4. Add Cross-Members
Cut four lengths of angle bars to the desired length of your trailer. These will be used as cross-members to support the frame. Weld the cross-members to the main beams of the frame. Be sure to weld them securely so that the frame is strong and durable.
5. Build the Walls and Roof
Cut the plywood or MDF to the desired size of your trailer’s walls and roof. Weld or screw the walls to the frame. Be sure to seal all of the seams with silicone or another sealant to keep out moisture.
6. Sort the Plumbing
Before you fix everything, route your plumbing pipes if you plan to add some amenities that need them. Perform leak and pressure tests to make sure all the joints are properly connected. It will be a pain to find leaks once you’ve covered the pipes up.
7. Wire Up the Electrical
The electrical system in your overland trailer is important for powering lights, appliances, and other electronics. You’ll need to wire up the electrical system in your trailer before you can use it. Laying out the wires before putting on the floors and adding the finishing touches allows you to hide the wires and conduits in the walls or under the floors. You may need an additional battery to power the electricals in your trailer so that it wouldn’t draw from your truck or SUV’s existing system.

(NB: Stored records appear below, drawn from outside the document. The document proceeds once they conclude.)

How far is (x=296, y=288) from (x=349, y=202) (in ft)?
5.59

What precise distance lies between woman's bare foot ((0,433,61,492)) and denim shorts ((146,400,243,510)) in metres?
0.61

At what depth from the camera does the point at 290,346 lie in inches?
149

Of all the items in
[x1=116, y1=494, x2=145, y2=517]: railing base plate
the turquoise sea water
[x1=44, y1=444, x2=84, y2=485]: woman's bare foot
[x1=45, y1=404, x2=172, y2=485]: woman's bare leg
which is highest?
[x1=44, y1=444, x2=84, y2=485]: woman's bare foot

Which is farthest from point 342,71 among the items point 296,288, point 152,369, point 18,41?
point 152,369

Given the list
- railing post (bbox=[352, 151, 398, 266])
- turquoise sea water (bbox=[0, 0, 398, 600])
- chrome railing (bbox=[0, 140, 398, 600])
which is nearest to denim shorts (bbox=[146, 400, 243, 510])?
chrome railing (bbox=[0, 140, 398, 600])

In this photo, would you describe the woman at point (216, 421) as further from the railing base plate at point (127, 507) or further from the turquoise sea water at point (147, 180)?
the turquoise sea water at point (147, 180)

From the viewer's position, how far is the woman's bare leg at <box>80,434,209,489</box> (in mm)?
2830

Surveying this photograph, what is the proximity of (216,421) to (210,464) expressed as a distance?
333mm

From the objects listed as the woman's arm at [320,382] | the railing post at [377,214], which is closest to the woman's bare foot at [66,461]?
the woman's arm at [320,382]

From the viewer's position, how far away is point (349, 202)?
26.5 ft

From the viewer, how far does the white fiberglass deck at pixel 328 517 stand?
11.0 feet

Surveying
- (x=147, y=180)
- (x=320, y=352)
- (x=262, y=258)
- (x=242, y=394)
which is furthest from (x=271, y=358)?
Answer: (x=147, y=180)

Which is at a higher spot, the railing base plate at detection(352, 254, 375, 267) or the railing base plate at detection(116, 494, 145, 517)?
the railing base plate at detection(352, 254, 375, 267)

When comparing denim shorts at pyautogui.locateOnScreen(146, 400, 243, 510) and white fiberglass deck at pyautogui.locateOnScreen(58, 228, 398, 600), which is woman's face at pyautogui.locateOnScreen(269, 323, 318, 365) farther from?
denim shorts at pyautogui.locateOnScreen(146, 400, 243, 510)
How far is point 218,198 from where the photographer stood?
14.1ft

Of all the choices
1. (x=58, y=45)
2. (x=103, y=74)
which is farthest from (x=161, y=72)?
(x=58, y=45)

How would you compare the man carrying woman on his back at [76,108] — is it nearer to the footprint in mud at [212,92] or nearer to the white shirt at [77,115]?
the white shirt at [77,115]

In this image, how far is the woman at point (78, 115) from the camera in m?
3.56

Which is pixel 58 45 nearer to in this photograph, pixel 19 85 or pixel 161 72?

8. Add Flooring to the Trailer
Cut the material to the desired size of your trailer’s floor. Install the flooring using screws or bolts. Higher-quality flooring options will provide maximum longevity.
9. Add Storage and Amenities
The next step is to add any cabinets, shelves, or other features to your trailer. This is completely optional and up to you. Just bear in mind that the more functionality you want in your overland trailer, the more features you’ll want to include in your final build.
Enjoy Your Outdoor Adventure
With your overland trailer built and ready to go, all you need now are some great ideas for outdoor adventures. An overland trailer enables you to bring many of the comforts of home with you on your trip.
With a planned approach and the right materials, you can build a great overland trailer that will make your outdoor adventures more enjoyable.